EXERCISE AIM
Please repeat, exactly as written, the line containing "class: Mammalia" and every line after it through the end of the records below.

INPUT RECORDS
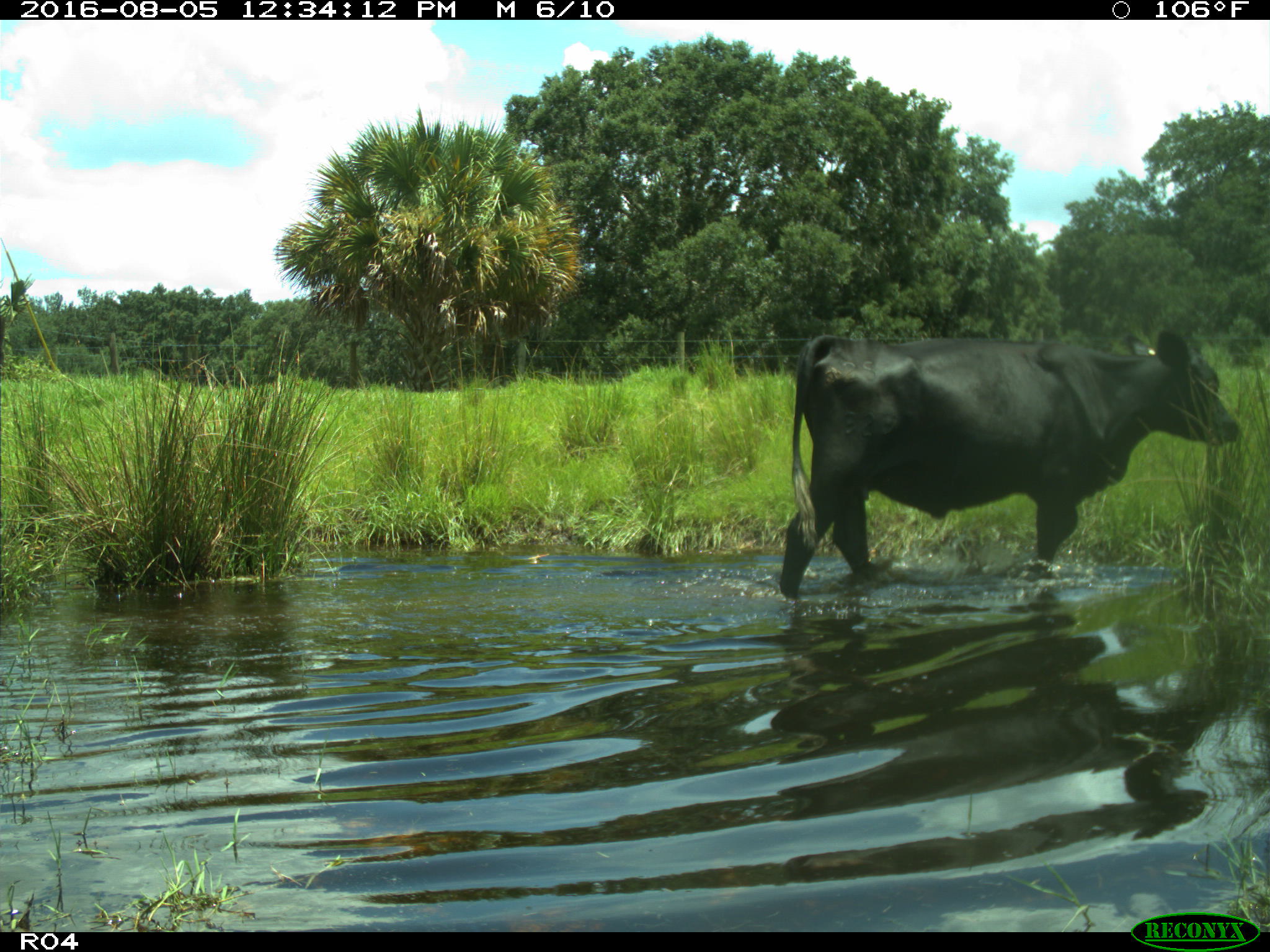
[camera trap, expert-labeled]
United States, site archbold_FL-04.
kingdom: Animalia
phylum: Chordata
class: Mammalia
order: Artiodactyla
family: Bovidae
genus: Bos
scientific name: Bos taurus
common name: domestic cow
Bos taurus (domestic cow).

EXPECTED OUTPUT
class: Mammalia
order: Artiodactyla
family: Bovidae
genus: Bos
scientific name: Bos taurus
common name: domestic cow
Bos taurus (domestic cow).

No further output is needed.